Lo que nunca calculó Vulcano fue que Dios sabe lo que hace, no comete errores, no deja ninguna labor a medio camino de su satisfacción. Pegaso era un caballo que no necesitaba herraduras. Hasta entonces Vulcano no había advertido que su caballo tenía unas esplendidas alas que mantenía ocultas, adheridas a los costillares. Lo supo el día en que las desplegó delante de sus ojos asombrados y tomó rumbo al mar, volando, mientras las gaviotas chillaban a su alrededor como indicándole la ruta a seguir. Era un caballo diferente, que había nacido para volar, decían los lugareños. Y sin otras consideraciones se daban a comparar: como también Lilith, si aún estaba viva, era una mujer diferente a las demás.

Oyéndolos, pero no para aceptarles la opinión sino para contradecirlos, a Vulcano lo asaltó la idea de comprar otro caballo. Clausuró la fragua, sepultó las tenazas y el martillo en las honduras del traspatio, convencido de que todos los caballos eran iguales, a todos les nacen alas cuando lo desean y sobre todo cuando más lo necesitan, todos pueden volar, así que no iba a tener que forjar herraduras para su nuevo Pegaso, que buena plata le costó, después de mucho regatear, casi el doble de lo que años atrás hubiera tenido que pagar por el antiguo Pegaso, llegado hasta su casa sin mediación de dinero, por suerte regalo de Dios.

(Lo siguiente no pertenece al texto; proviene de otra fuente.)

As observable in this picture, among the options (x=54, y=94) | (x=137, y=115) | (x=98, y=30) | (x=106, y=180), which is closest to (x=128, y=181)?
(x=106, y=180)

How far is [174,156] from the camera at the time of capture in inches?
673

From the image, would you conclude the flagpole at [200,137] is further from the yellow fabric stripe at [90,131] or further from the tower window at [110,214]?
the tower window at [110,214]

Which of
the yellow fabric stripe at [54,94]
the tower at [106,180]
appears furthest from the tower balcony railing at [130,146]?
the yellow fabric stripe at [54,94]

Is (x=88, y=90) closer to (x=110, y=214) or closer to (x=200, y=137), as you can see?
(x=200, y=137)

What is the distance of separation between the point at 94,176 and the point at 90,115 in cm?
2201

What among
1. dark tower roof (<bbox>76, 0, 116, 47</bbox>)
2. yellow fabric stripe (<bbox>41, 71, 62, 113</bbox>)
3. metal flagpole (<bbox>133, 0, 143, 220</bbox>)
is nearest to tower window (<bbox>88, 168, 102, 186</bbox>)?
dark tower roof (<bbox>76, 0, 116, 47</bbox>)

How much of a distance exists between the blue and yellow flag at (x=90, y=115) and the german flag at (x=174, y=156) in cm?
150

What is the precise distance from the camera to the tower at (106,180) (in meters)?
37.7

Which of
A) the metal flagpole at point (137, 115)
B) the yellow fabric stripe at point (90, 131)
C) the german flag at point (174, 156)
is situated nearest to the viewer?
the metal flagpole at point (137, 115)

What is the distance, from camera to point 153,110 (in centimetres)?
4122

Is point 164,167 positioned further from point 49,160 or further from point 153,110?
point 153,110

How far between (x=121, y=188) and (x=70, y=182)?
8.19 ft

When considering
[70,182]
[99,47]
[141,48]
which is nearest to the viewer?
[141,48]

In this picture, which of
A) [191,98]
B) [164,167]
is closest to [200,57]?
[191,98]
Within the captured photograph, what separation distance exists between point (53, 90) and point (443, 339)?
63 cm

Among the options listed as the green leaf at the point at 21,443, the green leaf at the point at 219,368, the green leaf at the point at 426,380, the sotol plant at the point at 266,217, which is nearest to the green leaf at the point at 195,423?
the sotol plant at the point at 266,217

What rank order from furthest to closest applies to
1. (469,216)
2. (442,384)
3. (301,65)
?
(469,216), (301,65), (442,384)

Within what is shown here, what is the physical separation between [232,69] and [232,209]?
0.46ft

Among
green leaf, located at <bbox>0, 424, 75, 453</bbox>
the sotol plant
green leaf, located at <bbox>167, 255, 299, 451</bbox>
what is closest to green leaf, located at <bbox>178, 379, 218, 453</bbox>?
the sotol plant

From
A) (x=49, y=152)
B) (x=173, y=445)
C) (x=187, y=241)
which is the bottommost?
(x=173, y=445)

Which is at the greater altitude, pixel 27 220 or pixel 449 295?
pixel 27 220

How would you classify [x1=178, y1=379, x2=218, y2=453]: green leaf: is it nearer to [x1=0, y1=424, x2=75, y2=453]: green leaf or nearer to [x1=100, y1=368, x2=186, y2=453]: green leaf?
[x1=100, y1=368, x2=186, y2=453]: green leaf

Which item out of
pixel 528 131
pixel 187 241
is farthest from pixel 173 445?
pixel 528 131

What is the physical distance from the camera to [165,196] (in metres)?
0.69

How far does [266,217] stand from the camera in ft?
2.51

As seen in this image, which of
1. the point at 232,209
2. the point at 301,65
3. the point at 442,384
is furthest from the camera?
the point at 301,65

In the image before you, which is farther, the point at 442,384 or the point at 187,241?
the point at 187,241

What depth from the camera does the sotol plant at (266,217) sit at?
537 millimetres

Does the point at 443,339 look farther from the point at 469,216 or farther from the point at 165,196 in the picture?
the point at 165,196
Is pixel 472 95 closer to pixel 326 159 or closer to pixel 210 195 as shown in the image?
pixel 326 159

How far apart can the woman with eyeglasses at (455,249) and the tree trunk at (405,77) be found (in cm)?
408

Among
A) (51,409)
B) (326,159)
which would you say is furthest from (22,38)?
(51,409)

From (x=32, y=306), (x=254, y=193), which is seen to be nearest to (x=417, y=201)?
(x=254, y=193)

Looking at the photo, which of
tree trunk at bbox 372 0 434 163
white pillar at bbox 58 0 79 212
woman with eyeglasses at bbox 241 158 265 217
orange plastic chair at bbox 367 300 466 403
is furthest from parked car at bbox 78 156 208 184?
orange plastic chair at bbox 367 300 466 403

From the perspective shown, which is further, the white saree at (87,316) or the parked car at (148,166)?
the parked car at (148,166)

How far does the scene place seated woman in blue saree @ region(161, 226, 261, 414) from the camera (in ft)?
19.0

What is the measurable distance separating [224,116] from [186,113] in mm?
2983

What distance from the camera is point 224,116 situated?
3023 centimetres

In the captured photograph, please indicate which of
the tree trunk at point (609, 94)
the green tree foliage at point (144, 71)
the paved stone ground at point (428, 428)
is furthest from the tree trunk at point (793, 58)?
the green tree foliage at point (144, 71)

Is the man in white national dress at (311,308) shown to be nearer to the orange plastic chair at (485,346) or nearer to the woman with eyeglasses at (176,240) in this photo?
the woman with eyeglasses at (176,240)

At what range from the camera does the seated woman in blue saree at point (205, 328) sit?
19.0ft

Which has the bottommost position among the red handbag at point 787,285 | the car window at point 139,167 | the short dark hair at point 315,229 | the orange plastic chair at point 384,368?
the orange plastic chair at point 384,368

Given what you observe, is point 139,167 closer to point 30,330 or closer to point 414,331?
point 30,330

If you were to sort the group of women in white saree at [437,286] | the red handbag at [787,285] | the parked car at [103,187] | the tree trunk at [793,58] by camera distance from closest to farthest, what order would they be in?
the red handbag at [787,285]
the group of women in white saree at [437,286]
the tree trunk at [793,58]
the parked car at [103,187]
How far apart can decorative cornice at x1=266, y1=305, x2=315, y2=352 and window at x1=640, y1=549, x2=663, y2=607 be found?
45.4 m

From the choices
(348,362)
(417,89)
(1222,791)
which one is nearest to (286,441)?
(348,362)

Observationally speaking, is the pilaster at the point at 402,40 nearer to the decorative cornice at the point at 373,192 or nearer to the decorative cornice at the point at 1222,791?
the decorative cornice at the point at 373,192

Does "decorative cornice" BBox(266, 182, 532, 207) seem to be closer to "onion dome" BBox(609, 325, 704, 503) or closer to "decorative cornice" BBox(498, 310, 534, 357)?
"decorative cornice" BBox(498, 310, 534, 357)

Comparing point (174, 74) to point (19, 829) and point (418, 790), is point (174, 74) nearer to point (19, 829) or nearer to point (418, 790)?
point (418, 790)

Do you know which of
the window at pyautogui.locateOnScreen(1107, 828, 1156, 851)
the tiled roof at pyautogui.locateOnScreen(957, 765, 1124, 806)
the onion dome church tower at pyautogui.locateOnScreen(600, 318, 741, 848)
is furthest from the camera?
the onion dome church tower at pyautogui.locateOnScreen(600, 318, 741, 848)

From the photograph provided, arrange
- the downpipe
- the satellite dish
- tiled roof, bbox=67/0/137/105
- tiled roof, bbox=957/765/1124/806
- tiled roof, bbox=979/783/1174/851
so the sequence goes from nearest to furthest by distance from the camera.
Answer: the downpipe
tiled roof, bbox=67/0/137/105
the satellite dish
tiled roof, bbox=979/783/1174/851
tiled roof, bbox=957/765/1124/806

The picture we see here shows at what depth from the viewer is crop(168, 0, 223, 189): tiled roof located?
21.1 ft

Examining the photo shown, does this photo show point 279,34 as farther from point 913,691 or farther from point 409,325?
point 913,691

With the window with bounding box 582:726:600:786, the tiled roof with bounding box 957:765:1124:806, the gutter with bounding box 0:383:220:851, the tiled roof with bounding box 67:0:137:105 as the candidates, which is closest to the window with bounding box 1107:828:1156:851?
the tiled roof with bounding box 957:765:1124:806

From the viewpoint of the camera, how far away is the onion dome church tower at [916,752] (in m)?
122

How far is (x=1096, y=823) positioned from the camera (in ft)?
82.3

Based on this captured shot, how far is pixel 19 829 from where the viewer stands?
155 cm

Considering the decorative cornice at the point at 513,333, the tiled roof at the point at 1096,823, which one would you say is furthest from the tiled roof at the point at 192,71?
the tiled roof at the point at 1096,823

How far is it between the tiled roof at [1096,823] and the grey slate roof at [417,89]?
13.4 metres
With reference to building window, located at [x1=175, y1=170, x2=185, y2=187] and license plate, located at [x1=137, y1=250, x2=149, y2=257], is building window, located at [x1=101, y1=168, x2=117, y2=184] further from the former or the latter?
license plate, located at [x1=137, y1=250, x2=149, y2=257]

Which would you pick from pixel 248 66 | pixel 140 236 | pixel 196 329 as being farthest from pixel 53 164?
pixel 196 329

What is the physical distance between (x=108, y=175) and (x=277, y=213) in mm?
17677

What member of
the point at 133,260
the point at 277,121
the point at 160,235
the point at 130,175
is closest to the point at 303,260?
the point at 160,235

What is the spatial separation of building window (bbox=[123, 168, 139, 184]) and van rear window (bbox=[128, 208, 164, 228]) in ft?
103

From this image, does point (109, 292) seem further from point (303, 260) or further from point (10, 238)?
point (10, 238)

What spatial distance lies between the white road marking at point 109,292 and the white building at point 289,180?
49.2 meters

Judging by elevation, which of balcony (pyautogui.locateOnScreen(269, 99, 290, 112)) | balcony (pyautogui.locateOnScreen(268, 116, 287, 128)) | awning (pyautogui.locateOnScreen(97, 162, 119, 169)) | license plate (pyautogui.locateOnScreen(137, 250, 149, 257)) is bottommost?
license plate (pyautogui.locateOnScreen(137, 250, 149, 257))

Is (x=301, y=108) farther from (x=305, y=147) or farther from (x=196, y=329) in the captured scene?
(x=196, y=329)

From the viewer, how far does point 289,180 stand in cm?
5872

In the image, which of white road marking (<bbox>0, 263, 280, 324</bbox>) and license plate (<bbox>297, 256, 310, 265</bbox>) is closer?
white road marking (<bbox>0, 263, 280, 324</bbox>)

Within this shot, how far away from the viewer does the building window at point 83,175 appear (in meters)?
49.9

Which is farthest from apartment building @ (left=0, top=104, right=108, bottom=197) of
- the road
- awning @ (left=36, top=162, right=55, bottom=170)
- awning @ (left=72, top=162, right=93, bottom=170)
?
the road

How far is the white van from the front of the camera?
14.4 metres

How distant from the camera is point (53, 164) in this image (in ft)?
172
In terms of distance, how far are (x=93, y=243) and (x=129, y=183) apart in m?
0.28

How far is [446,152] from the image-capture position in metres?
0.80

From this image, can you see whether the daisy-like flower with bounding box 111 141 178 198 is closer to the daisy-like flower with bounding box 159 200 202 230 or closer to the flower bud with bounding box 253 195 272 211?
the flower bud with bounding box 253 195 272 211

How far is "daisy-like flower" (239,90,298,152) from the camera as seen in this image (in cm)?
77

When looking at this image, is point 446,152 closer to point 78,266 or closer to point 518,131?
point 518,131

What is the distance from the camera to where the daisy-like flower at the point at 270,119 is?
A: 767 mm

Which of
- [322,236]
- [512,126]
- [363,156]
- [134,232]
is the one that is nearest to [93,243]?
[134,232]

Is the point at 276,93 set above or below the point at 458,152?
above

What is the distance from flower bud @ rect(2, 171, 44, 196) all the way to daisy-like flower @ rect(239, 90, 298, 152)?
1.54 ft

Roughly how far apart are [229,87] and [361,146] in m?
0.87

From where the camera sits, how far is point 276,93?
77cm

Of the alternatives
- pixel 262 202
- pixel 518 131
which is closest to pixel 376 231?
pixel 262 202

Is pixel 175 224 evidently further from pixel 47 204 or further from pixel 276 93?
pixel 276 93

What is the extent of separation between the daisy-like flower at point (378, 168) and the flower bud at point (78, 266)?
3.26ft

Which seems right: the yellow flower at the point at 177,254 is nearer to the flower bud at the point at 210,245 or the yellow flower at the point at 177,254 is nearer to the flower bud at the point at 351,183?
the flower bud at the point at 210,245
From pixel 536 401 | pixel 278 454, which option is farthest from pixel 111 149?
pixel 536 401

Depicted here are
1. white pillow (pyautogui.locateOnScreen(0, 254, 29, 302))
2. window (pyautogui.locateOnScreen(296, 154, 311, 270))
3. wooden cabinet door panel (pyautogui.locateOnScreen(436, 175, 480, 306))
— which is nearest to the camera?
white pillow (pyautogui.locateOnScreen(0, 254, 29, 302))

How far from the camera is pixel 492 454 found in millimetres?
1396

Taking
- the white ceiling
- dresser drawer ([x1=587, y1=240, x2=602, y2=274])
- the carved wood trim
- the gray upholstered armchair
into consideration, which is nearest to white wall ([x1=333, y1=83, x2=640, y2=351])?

A la salida del pueblo vive un hombre que, en una remota oportunidad, fue el único herrero disponible en kilómetros a la redonda. Si usted se acerca a su casa con ánimo de fisgonear, advertirá que al final de un largo pasillo casi en penumbras hay una habitación con una mesa de luz y una cama que el antiguo herrero utiliza sólo para dormir, pues es de sobra conocido que Vulcano, así se llama este hombre, sigue sin tener mujer. Pero tampoco parece necesitarla. Hace tiempo que dedica todos sus empeños a olvidar los pormenores del cuerpo de Lilith y, en años, tampoco ha tenido el pálpito aritmético de que ella pudiera regresar, de modo que todas sus expectativas más que en los cascos están depositadas en las alas del animal.

Si usted no ha agotado su curiosidad puede seguir mirando la parte delantera de la casa que, ahora, en el mismo lugar que antes ocupaba la fragua, el esfuerzo del dueño ha levantado un amplio portal con horcones de júcaro que sostienen un techo de láminas de zinc. A uno de esos horcones está atado el nuevo Pegaso, que a menudo corcovea y relincha para demostrar su inconformidad. Sentado en un taburete, con un sombrero de paja resguardándolo del sol, Vulcano no le quita de encima los ojos a su caballo. Lamenta tenerlo sometido día y noche a la férrea disciplina de la soga y el horcón para que no se les dañen los cascos si pretende iniciar una desatinada aventura hasta las rocas y el mar, pero contra la opinión de los lugareños, que se burlan de él, Vulcano aguarda por el instante mágico en que a su caballo le broten dos espléndidas alas bruñidas de metal, y una madrugada cualquiera, para pasmo de los descreídos, salga volando por encima de los tejados del vecindario. Como antes lo hizo el primer Pegaso. Y también Lilith.